*Set of tasks*.
1. Copy the forum thread from "# Base URL for" up to and including "response = requests.get(url)", swapping "base_url" for "root_url".
2. Answer these questions from the forum thread:
(a) What number is total_pages set to?
(b) What status code does the code check for before parsing the page?
(c) Which parser is passed to BeautifulSoup?

Open sumanengbd opened 2 months ago
I am not working on it anymore. If you have any data, please update it by giving a PR.
@lsiddiqsunny
Some changes have been made to Medex's servers, and I was able to scrape the updated data. Please find the updated code below:
from bs4 import BeautifulSoup
import pandas as pd
import time
# Initialize lists to store data
medicine_names = []
drug_types = []
strengths = []
companies = []
generics = []
# Ask the user how many pages they want to scrape
total_pages = int(793)
# Base URL for scraping
base_url = 'https://medex.com.bd/brands?page={}'
# Loop through each page specified by the user
for page_num in range(1, total_pages + 1):
print(f"Scraping page {page_num} of {total_pages}...")
url = base_url.format(page_num)
# Make a request to the page
response = requests.get(url)
if response.status_code == 200:
soup = BeautifulSoup(response.content, 'html.parser')

*Data records*.
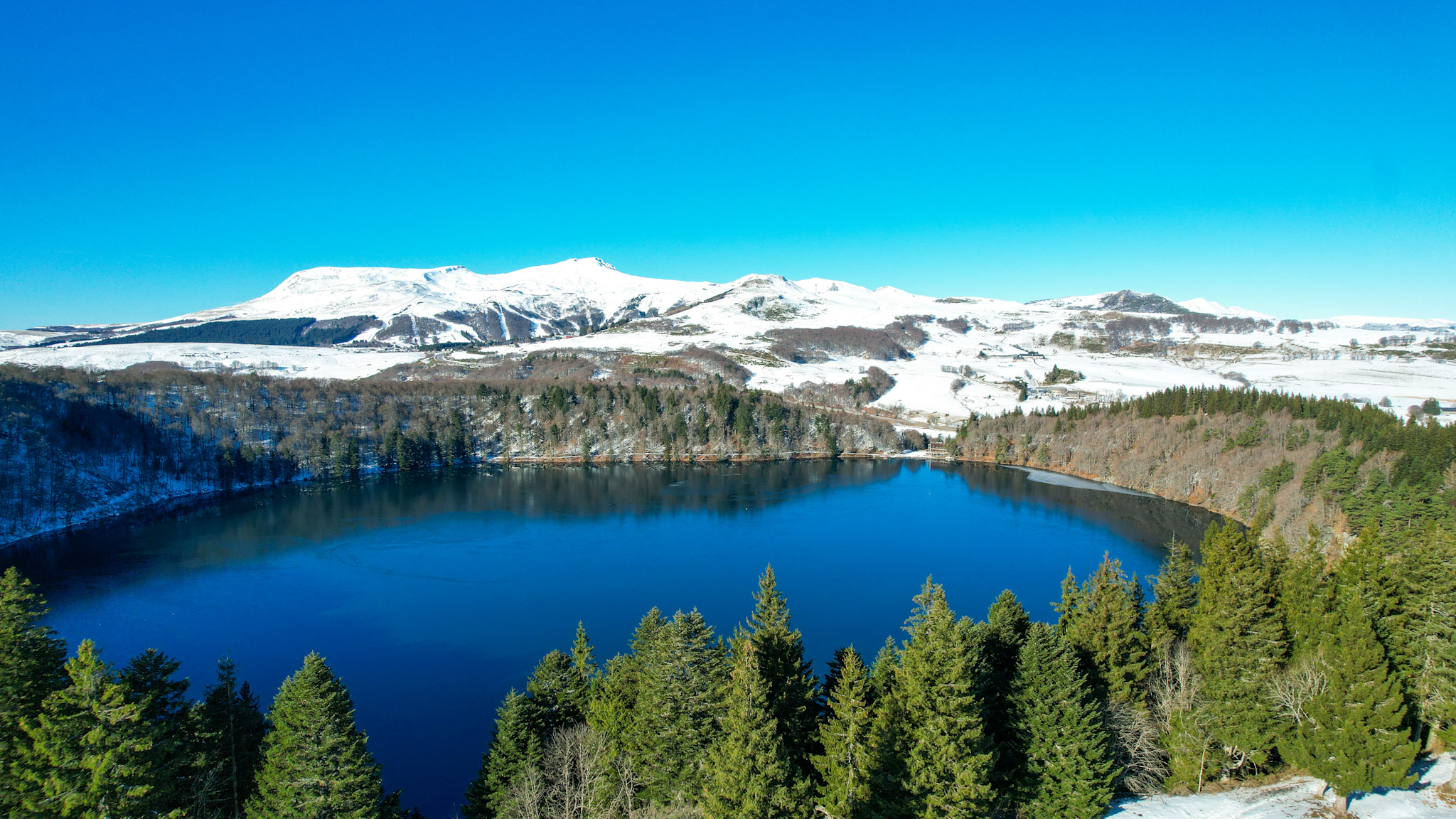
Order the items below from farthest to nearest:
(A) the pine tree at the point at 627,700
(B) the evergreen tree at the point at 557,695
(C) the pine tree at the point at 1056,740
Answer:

*Written answers*.
1.
# Base URL for scraping
root_url = 'https://medex.com.bd/brands?page={}'
# Loop through each page specified by the user
for page_num in range(1, total_pages + 1):
print(f"Scraping page {page_num} of {total_pages}...")
url = root_url.format(page_num)
# Make a request to the page
response = requests.get(url)

2.
(a) 793
(b) 200
(c) 'html.parser'